In fact, the authors were critical of the design of the experiments they looked at, rather than the validity of animal research in general. They stressed that their aim was to find ways of improving experimental methodology, such as
• Prospective registration of animal experiments that might prevent publication bias.
• Research to identify the design features of animal experiments that introduce bias and that could improve validity.
• Reporting standards for animal experiments that might improve the quality of published reports.
• Promoting reviews of both animal and human studies that would encourage researchers to develop a shared language and better communication.
It was perhaps inevitable that antivivisectionists would draw their own, invalid conclusions. Rather than taking the trouble to analyse the results of the review, Animal Aid used it as a pretext to rehearse its usual unsubstantiated claims :
“animal experiments aren’t just cruel, they don’t appear to work”
and
“across a range of important human ailments, animal research provides misleading and conflicting information and is therefore dangerously unreliable”.

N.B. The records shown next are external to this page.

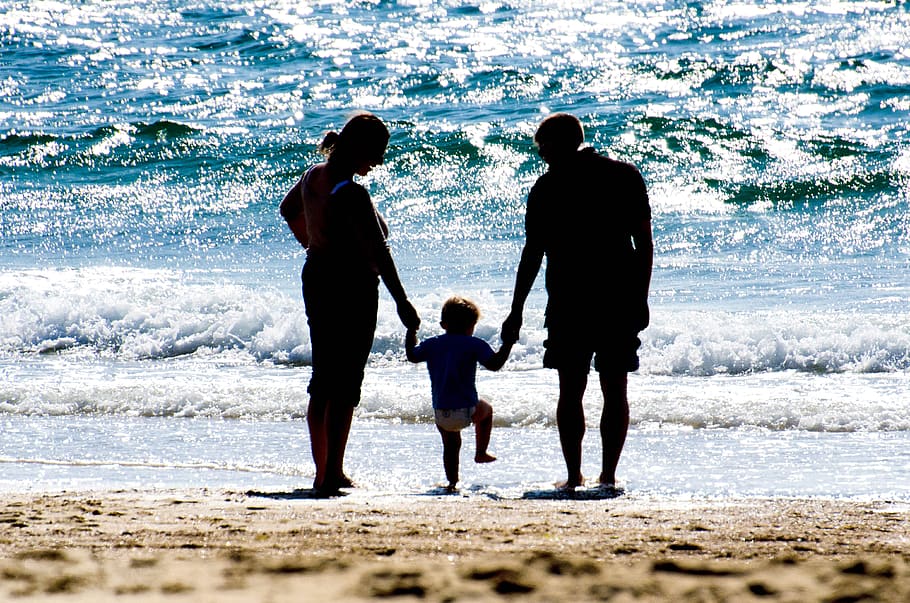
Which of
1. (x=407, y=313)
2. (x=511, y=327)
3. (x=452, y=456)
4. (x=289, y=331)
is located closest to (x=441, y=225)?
(x=289, y=331)

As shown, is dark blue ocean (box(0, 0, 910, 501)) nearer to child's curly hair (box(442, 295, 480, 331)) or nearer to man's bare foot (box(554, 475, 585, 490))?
man's bare foot (box(554, 475, 585, 490))

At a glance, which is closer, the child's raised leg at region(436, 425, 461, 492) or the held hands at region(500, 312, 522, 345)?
the held hands at region(500, 312, 522, 345)

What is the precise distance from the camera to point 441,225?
47.0ft

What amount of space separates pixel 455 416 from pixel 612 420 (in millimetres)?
687

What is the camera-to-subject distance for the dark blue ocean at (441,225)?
241 inches

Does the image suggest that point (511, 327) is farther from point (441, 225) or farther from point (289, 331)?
point (441, 225)

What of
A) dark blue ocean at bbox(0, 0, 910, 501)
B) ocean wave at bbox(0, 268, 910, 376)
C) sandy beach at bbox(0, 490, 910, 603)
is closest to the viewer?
sandy beach at bbox(0, 490, 910, 603)

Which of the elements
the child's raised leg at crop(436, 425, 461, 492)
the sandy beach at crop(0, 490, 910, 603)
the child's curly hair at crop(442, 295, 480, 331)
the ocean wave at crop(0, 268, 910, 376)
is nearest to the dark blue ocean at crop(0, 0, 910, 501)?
the ocean wave at crop(0, 268, 910, 376)

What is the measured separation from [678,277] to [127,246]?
22.8 ft

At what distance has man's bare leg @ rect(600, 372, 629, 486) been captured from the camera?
471cm

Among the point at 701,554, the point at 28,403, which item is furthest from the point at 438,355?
the point at 28,403

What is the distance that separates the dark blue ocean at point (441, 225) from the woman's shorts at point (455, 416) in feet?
1.89

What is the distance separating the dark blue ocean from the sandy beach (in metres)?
1.11

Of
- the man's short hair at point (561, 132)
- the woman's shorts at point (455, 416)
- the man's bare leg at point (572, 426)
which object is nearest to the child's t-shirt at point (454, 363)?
the woman's shorts at point (455, 416)
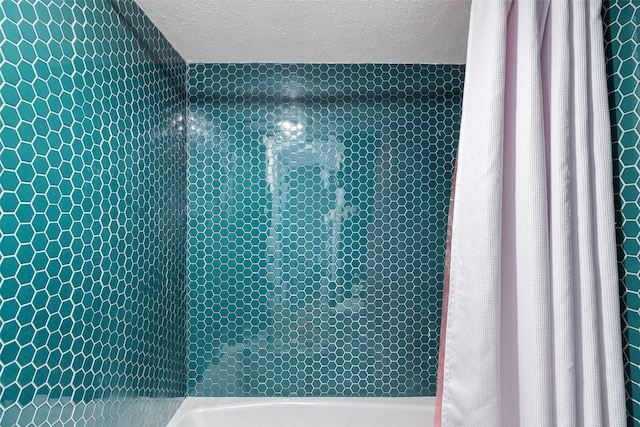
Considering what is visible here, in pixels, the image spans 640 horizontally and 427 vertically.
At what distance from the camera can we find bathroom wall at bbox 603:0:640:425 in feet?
3.25

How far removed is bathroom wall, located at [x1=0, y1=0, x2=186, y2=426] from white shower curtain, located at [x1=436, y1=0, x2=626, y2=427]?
3.42 feet

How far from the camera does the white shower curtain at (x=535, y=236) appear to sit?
1.00m

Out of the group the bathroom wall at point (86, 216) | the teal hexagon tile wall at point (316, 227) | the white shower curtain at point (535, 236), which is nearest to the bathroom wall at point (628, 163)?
the white shower curtain at point (535, 236)

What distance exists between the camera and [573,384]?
990mm

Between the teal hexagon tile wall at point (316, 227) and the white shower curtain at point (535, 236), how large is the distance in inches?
31.5

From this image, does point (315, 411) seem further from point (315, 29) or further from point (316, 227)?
point (315, 29)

The observation by Animal Aid that “clinical trials with human patients get underway even before the animal research is completed” is plain silly as a critique of animal testing.
One wonders, though, whether the study authors were trying compare apples with oranges. Is it reasonable to expect that many scientists at many centres studying similar treatments in animals would adopt closely matched methodologies and protocols? Applied research can be used to answer many different questions, not just “does this drug work?” As a result, animal studies are not always conducted using the same standardised procedures as clinical trials. Should they be? Can they be? This is an area for more deliberation, and relates to work currently being carried out by the National Centre for the 3Rs.
*Research Monograph from the NHS National Coordinating Centre for Research Methodology, RM04/JH18/IR: Testing treatments on animals: Relevance to humans, Pablo Perel, Ian Roberts, Emily Sena, Philipa Wheble, Peter Sandercock, Malcolm Macleod, Luciano E Mignini, Pradeep Jayaram and Khalid S Khan (2006).